I have to point out as well that, although I do not always (often?) agree with the "hardline" modernists on this forum about good music or good compositional virtues or on more general topics about art and aesthetics, they much, much, much more rarely resort to comments like that - we have disagreements, but they're well-mannered. Yet, on the other side - those who fervently dislike a lot of modern music - there are always multiple people throwing these insults around in every thread whenever the chance arises. I can't understand where this endless hatred comes from, and, to be frank, given that the modernists are in the minority, hugely unrepresented on concert programs and always coming in for insults, I can't help but think that the mentality of musical conservatives is similar to misogynistic men's rights groups (the analogy being that an overly privileged social group sets up an irrational pariah and pretends to be the victim, possibly because they just have a need to be angry).

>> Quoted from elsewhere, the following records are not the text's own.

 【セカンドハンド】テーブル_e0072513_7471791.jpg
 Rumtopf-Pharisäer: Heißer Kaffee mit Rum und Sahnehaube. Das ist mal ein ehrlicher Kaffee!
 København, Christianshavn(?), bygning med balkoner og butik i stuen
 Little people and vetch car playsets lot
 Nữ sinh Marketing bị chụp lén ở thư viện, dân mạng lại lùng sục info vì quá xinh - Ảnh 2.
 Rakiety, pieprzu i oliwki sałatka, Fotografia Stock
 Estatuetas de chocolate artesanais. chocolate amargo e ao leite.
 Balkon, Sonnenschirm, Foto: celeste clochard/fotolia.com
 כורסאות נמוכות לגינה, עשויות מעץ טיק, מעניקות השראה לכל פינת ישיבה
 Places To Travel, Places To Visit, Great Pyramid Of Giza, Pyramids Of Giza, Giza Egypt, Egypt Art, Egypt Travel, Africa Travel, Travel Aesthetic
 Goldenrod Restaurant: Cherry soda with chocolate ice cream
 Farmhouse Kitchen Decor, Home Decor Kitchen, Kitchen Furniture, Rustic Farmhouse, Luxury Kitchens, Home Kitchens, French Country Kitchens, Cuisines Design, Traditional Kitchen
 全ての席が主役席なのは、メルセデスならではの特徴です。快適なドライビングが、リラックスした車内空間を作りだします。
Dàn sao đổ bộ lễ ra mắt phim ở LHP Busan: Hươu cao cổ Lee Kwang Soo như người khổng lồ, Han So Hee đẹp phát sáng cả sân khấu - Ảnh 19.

Much modern music _may_ be crap, but at least I can respect the maturity of its listeners.


----------



## Petwhac (Jun 9, 2010)

Polednice said:


> Look, I may even dislike the music just as much as you, but how is anyone supposed to have a genuine, well-meaning conversation when people so readily say tripe like this?
> 
> I have to point out as well that, although I do not always (often?) agree with the "hardline" modernists on this forum about good music or good compositional virtues or on more general topics about art and aesthetics, they much, much, much more rarely resort to comments like that - we have disagreements, but they're well-mannered. Yet, on the other side - those who fervently dislike a lot of modern music - there are always multiple people throwing these insults around in every thread whenever the chance arises. I can't understand where this endless hatred comes from, and, to be frank, given that the modernists are in the minority, hugely unrepresented on concert programs and always coming in for insults, I can't help but think that the mentality of musical conservatives is similar to misogynistic men's rights groups (the analogy being that an overly privileged social group sets up an irrational pariah and pretends to be the victim, possibly because they just have a need to be angry).
> 
> Much modern music _may_ be crap, but at least I can respect the maturity of its listeners.

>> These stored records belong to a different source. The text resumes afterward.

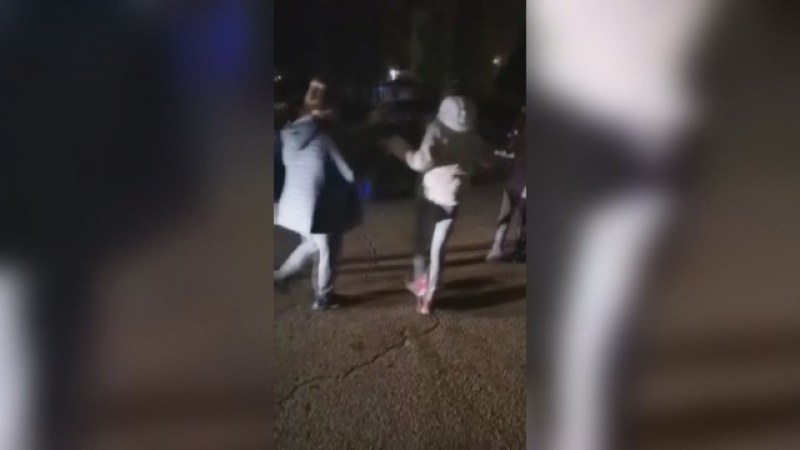 Жената, простреляна на новогодишното хоро, остава в болница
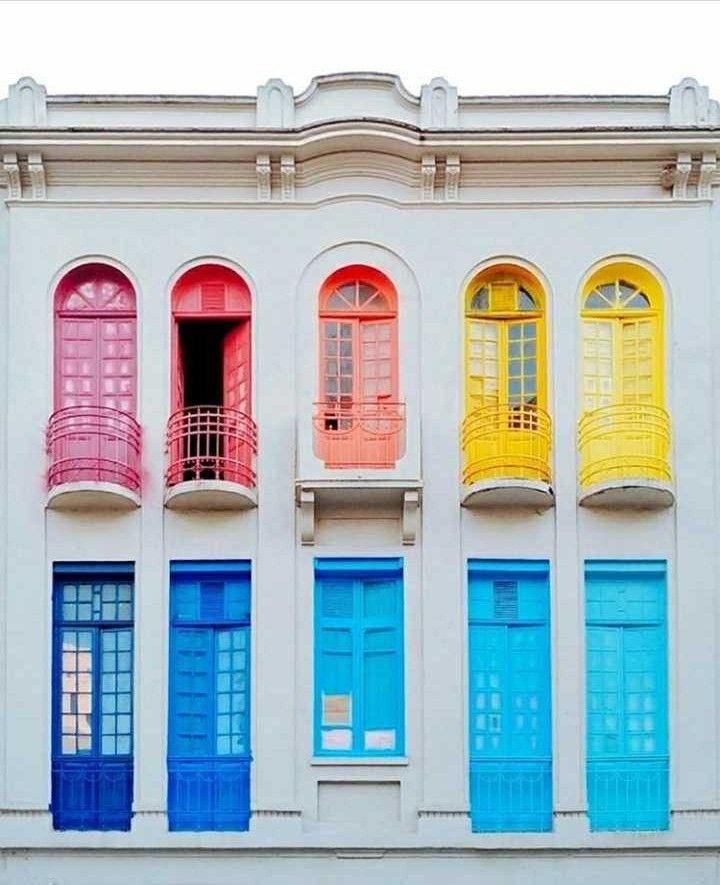 Pin de Kocsis Zsolt em Doors/Gates/Windows Casas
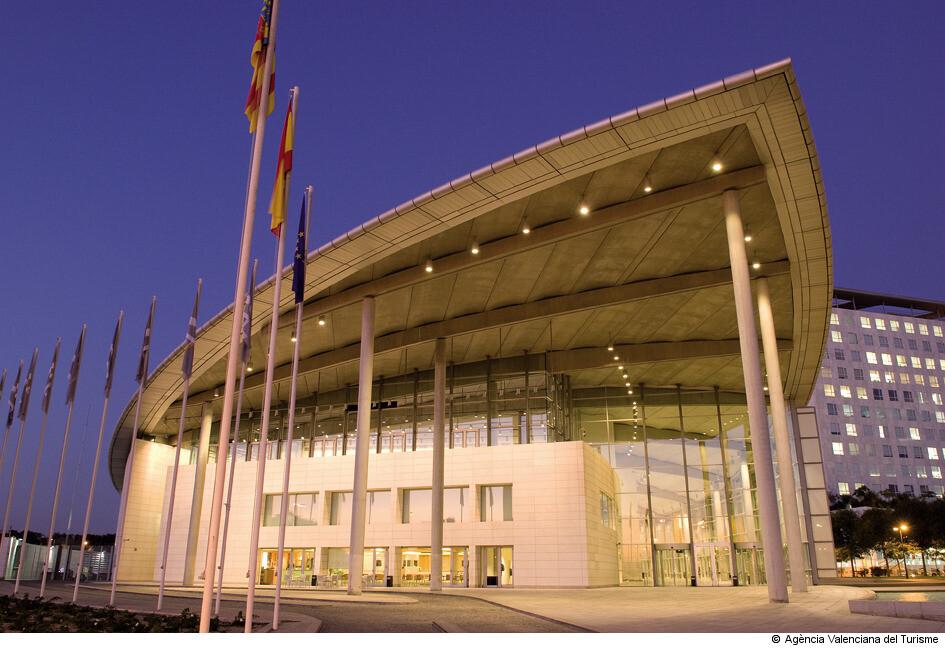 El Palacio de Congreoso de Valencia, es un edificio multi-funcional ubicado en la Avinguda de les Corts Valencianes. Fue diseñado por el arquitecto británico Norman Foster e inaugurado en 1998.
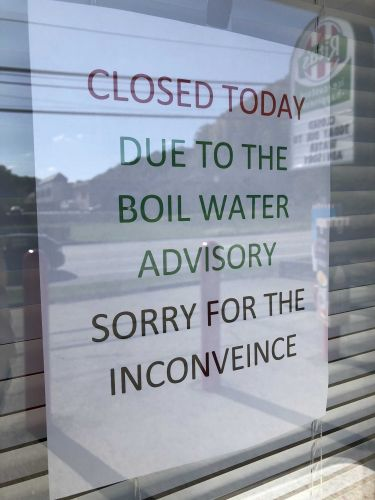 Restaurants struggling during boil water advisory, some close on Monday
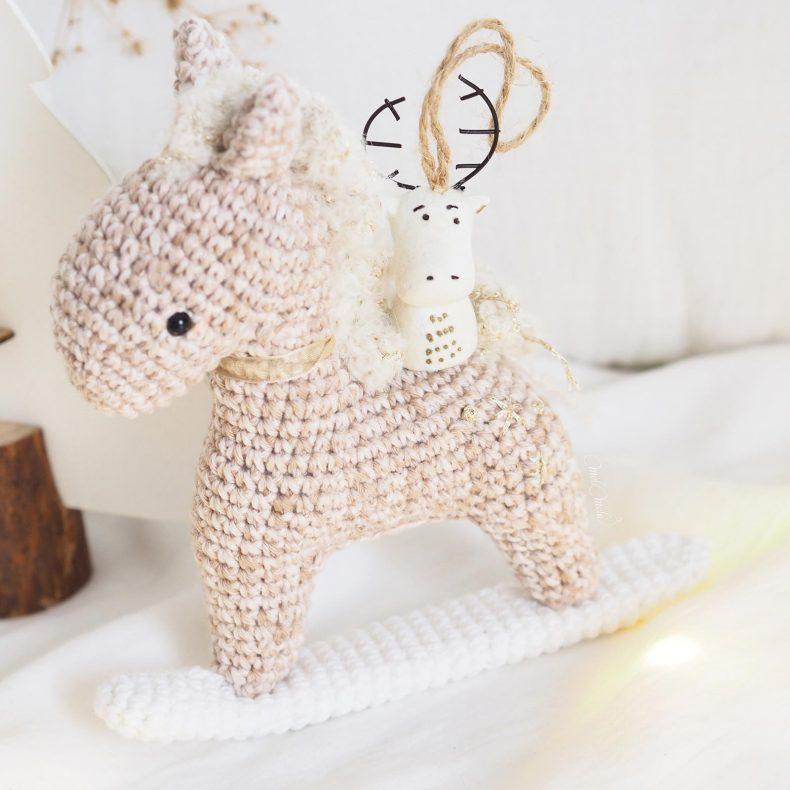 decoration-noel-cheval-bascule-renne-crochet-laboutiquedemelimelo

I beg your pardon but if your comment is directed at me I'd very much like to know whom you think I've insulted?
I never called anything crap, but you did.
If you would care to come off your high relativistic horse and not be so ready to feel outraged you might see I am making an historical observation. Yes it was put a little provocatively but I was rather hoping for an intelligent response regarding the likelihood of a listener ever getting past the initial reaction to the superficial surface of the musical examples and finding 'meaning'.


----------



## Polednice (Sep 13, 2009)

It was directed at you and the many people who say things like you. Seeing as you're willing to defend your statement of closed-minded bias as a "historical observation", there's obviously nothing productive that either of us can say to each other.


----------



## Petwhac (Jun 9, 2010)

Polednice said:


> It was directed at you and the many people who say things like you. Seeing as you're willing to defend your statement of closed-minded bias as a "historical observation", there's obviously nothing productive that either of us can say to each other.

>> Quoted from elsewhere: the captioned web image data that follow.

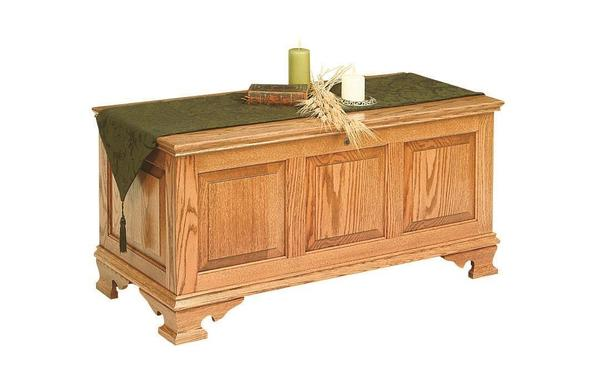 Amish Wakefield Oak Wood Large Classic Panel Hope Chest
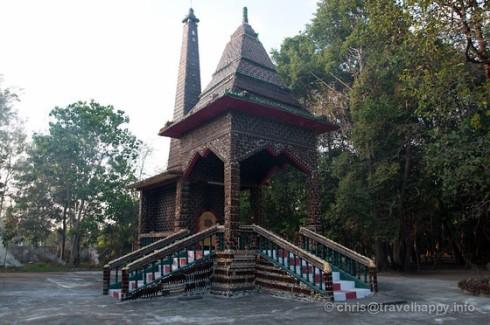 beer-bottle-temple-wat-lan-khuat-sisaket-thailand-257-560x560.jpg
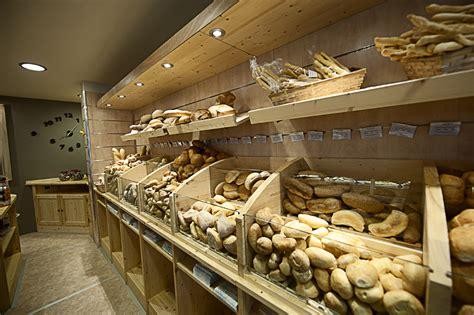 dispensa pane e particolare dispensa pane falegnameria avoledo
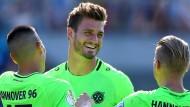 Strahlemann: Hendrik Weydandt (Mitte) ist in der Bundesliga angekommen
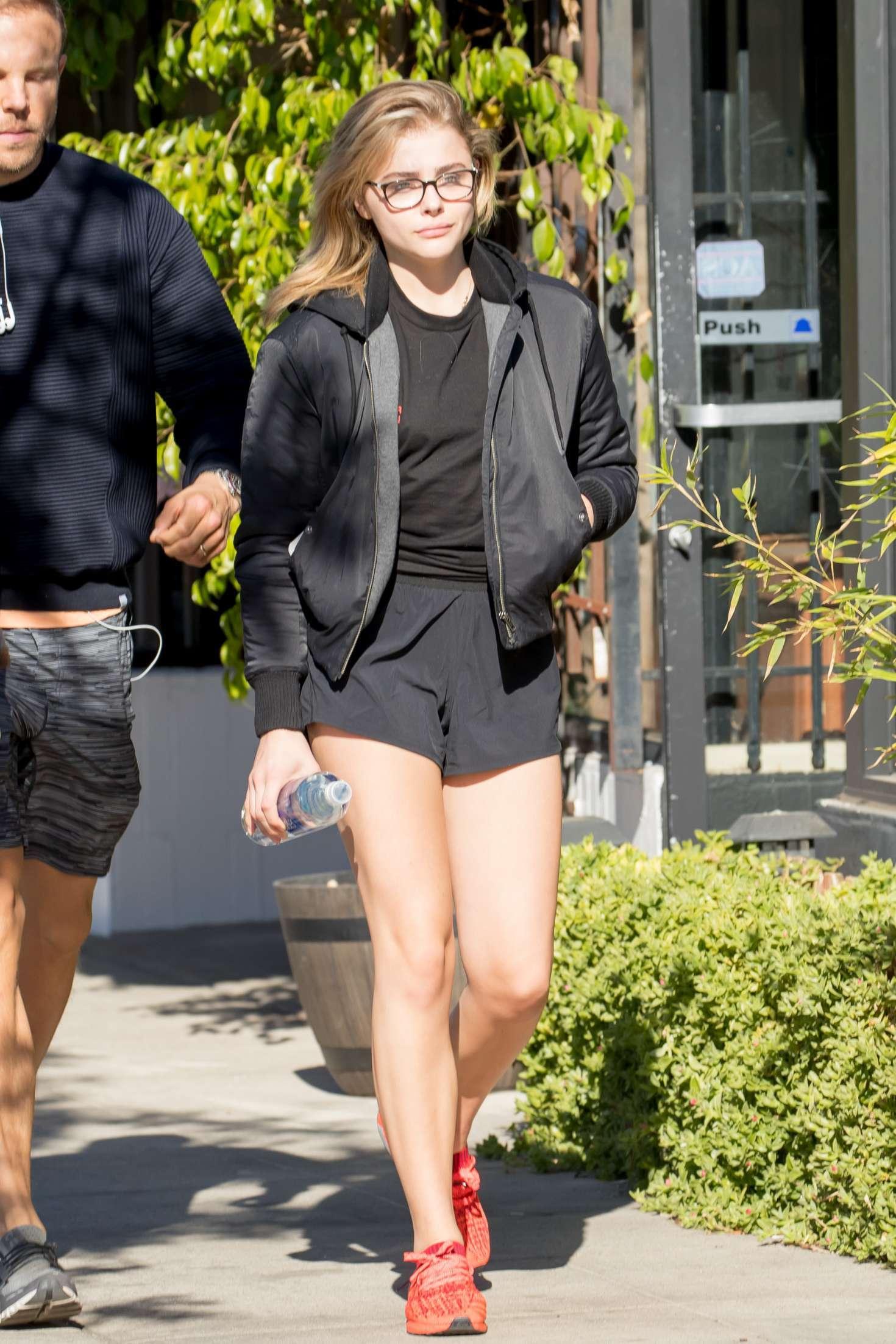 Chloe Grace Moretz - Seen out for breakfast in Los Angeles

Again you make a personal attack without justification. There is nothing in my comments that could lead you to conclude that I am closed minded or biased. Please refrain from knee jerk reactions as a substitute for thinking.
If you need me to spell it out I will. But perhaps you might think about the point I am making and get a sense of humour in the process.


----------



## Couchie (Dec 9, 2010)

some guy said:


> The duty of a composer is to write the music that you do not yet like. --Herbert Brün
> 
> (Disclaimer: I have not been able to find this comment online. It was given me by David Means a couple of days ago. But trying to find it, I did read a lot of Brün, and that was fun. I think that if people who contribute to on-line music discussions had read some Brün, the discussions would have been very different. Some would never have been started. Anyway, this is as close as I can remember to what David said that Herbert said.)
> 
> (Other disclaimer: I probably should never have started this thread.)


You mean contemporary composers purposely write music nobody likes? Explains a lot.


----------



## ComposerOfAvantGarde (Dec 2, 2011)

Couchie said:


> You mean contemporary composers purposely write music nobody likes? Explains a lot.


If Wagner was still alive he would be a "contemporary composer"


----------



## Lukecash12 (Sep 21, 2009)

PetrB said:


> You're correct.
> 1.) Writing anything at 7 a.m. after having been awake nearly 24 hours (and not being eighteen) is not going to turn out particularly well. Bad judgement call to post and not save it elsewhere, and read it before posting. Such are fora at times, without that being any good excuse.
> 
> 2.) After fifty years of hearing and reading little thoughts on music as in the OP -- the great, the good, the bad, the ugly, the terrible and egregiously laughable, I have less than a short fuse for just about any of it. I should have thought that others, too, may want and need their own fifty years accumulation to share such a rave, and should have left the irascible old guy act to those more practiced in it and who actually enjoy it  Beg Pardon.
> ...


1. Well, this is the internet. It's no biggy, right? But I reckon it's good to be a little frank, when you can't understand someone's writing.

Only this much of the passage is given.